» **THE REQUEST**
Drop every picture and copy exactly the lines from the one with "If you look" through the last line of the listing below.

(Data listing)
=-=-=
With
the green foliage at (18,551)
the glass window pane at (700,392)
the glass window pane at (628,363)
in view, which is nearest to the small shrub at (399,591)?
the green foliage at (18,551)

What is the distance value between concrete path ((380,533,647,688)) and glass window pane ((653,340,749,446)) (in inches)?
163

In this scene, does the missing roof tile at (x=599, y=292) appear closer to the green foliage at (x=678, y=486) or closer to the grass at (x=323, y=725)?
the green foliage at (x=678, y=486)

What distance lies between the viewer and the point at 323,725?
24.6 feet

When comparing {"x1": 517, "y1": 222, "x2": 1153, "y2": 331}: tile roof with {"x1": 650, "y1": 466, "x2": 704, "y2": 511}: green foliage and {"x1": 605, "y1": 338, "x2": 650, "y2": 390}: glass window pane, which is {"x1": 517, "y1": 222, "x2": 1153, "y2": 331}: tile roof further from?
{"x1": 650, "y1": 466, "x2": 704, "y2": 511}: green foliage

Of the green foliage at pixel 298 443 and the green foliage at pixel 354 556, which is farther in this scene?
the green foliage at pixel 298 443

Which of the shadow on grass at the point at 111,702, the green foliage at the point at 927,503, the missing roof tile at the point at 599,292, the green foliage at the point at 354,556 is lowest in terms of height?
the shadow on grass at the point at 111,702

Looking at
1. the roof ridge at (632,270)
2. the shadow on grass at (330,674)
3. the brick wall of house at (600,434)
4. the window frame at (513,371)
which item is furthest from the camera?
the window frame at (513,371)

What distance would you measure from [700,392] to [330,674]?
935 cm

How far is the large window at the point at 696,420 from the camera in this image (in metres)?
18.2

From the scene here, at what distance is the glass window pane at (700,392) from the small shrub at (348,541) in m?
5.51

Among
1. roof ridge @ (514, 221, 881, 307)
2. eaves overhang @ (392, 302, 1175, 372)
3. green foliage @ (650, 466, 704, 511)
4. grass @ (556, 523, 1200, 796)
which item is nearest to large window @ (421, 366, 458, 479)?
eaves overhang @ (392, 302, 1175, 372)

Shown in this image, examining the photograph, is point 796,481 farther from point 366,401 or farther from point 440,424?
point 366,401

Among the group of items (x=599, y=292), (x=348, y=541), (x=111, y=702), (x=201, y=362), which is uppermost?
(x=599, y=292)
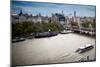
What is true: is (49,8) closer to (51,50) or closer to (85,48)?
(51,50)

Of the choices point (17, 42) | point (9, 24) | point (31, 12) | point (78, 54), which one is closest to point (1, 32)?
point (9, 24)

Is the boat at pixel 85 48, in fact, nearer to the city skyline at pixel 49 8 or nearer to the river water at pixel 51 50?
the river water at pixel 51 50

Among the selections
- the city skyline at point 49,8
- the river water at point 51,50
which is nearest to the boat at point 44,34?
the river water at point 51,50

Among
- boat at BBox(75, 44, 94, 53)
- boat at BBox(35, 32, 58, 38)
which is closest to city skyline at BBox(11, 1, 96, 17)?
boat at BBox(35, 32, 58, 38)

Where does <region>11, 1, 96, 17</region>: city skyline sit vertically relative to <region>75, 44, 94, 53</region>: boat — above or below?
above

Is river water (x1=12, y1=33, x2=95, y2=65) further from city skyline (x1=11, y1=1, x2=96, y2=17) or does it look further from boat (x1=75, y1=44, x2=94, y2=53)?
city skyline (x1=11, y1=1, x2=96, y2=17)
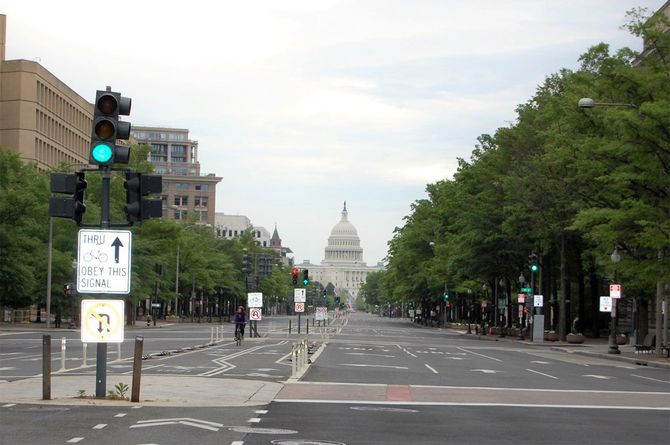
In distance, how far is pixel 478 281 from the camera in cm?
9606

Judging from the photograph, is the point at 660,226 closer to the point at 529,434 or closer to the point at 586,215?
the point at 586,215

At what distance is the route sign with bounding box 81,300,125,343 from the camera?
1761 cm

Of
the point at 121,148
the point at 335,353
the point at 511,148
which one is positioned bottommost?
the point at 335,353

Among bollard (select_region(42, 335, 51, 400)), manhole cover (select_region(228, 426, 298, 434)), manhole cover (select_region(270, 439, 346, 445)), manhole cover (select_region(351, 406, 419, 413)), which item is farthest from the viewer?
manhole cover (select_region(351, 406, 419, 413))

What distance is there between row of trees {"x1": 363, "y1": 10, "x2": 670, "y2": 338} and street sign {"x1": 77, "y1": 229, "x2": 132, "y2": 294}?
26861 millimetres

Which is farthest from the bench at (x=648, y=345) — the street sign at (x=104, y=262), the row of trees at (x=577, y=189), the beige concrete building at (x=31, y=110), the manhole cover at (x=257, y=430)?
the beige concrete building at (x=31, y=110)

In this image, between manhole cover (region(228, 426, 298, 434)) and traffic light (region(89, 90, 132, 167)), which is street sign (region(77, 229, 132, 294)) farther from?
manhole cover (region(228, 426, 298, 434))

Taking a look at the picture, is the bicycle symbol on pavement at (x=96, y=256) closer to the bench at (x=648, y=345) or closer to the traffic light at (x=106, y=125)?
the traffic light at (x=106, y=125)

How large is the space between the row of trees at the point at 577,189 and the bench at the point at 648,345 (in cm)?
255

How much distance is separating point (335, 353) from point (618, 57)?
709 inches

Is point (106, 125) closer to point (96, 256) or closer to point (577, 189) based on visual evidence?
point (96, 256)

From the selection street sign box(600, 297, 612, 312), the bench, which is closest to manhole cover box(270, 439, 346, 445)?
the bench

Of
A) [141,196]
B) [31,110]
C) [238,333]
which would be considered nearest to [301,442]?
[141,196]

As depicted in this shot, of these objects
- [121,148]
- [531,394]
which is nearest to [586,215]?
[531,394]
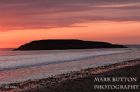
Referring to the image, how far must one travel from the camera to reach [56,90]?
26.1 m

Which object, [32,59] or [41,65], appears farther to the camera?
[32,59]

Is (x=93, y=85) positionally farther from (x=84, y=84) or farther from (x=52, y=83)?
(x=52, y=83)

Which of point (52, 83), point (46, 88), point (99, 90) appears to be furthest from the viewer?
point (52, 83)

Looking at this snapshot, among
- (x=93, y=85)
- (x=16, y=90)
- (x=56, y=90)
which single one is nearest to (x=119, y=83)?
(x=93, y=85)

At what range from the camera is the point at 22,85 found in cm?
2888

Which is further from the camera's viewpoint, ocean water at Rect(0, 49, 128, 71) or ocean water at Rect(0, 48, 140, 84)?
ocean water at Rect(0, 49, 128, 71)

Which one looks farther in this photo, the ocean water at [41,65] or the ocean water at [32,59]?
the ocean water at [32,59]

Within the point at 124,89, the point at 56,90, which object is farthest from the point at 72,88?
the point at 124,89

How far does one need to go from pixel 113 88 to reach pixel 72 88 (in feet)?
7.51

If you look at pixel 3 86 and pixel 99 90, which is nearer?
pixel 99 90

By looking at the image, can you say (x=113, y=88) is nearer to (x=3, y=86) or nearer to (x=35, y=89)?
(x=35, y=89)

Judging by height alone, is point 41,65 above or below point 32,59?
below

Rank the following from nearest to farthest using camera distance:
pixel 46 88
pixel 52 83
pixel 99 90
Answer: pixel 99 90, pixel 46 88, pixel 52 83

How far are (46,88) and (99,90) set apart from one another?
348cm
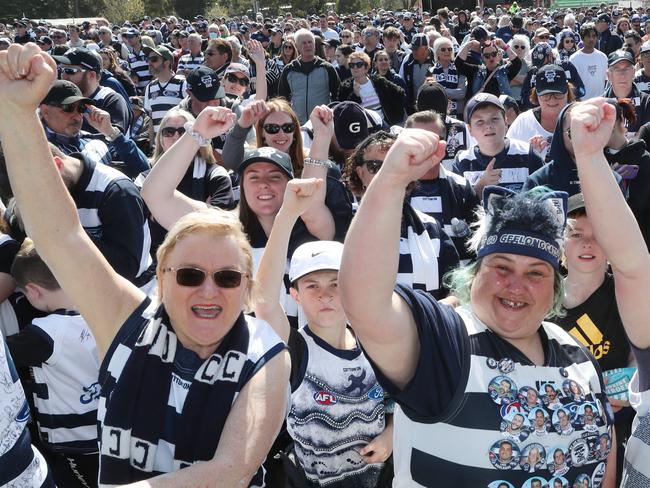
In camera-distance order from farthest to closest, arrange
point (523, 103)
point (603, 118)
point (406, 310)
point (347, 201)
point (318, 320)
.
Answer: point (523, 103)
point (347, 201)
point (318, 320)
point (603, 118)
point (406, 310)

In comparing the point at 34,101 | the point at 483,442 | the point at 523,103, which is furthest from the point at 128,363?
the point at 523,103

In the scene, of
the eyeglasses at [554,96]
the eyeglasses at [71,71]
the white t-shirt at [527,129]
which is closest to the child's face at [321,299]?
the white t-shirt at [527,129]

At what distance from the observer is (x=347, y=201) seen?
3.82 meters

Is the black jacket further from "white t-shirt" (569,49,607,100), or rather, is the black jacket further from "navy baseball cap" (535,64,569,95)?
"white t-shirt" (569,49,607,100)

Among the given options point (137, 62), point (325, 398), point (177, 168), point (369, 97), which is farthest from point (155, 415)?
point (137, 62)

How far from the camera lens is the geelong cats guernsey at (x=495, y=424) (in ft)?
6.34

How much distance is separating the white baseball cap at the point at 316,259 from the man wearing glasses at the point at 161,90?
5024mm

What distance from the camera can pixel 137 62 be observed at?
13.3 m

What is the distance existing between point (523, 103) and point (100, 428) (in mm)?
7957

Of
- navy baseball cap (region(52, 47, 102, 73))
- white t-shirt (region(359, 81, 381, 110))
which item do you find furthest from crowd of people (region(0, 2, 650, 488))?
=-=-=
» **EXERCISE SOLUTION**
If you look at pixel 3 86 and pixel 99 90, which is nearer?
pixel 99 90

By looking at the image, can you say (x=113, y=88) is nearer to (x=3, y=86) or nearer to (x=35, y=89)?
(x=35, y=89)

Judging by height alone, is point 41,65 above or below point 32,59?
below

Rank the following from nearest to farthest using camera distance:
pixel 46 88
pixel 52 83
pixel 99 90
Answer: pixel 99 90, pixel 46 88, pixel 52 83

How far are (46,88) and (99,90) set apart from one another?
348cm
In camera-distance order from farthest to closest, arrange
point (523, 103)
point (603, 118)
point (406, 310)
point (347, 201)
point (318, 320)
.
Answer: point (523, 103)
point (347, 201)
point (318, 320)
point (603, 118)
point (406, 310)

In comparing the point at 34,101 | the point at 483,442 | the point at 523,103, which is furthest from the point at 128,363?
the point at 523,103

In the scene, of
the eyeglasses at [554,96]
the eyeglasses at [71,71]
the white t-shirt at [527,129]
which is closest to the child's face at [321,299]?
the white t-shirt at [527,129]

At what distance from the observer is (x=347, y=201) seen?
3.82 meters

Is the black jacket further from "white t-shirt" (569,49,607,100), or rather, is the black jacket further from "navy baseball cap" (535,64,569,95)?
"white t-shirt" (569,49,607,100)

Among the given options point (137, 62), point (325, 398), point (177, 168), point (369, 97), which is farthest from point (155, 415)?
point (137, 62)

How far from the camera lens is the geelong cats guernsey at (x=495, y=424) (in ft)?
6.34

How much distance is separating the white baseball cap at the point at 316,259 from the man wearing glasses at the point at 161,90?
5024mm

What distance from the camera can pixel 137 62 be observed at?
13.3 m

What is the distance existing between point (523, 103) and point (100, 428) (in mm)?
7957

Of
- navy baseball cap (region(52, 47, 102, 73))
- white t-shirt (region(359, 81, 381, 110))
which item do you find furthest from crowd of people (region(0, 2, 650, 488))?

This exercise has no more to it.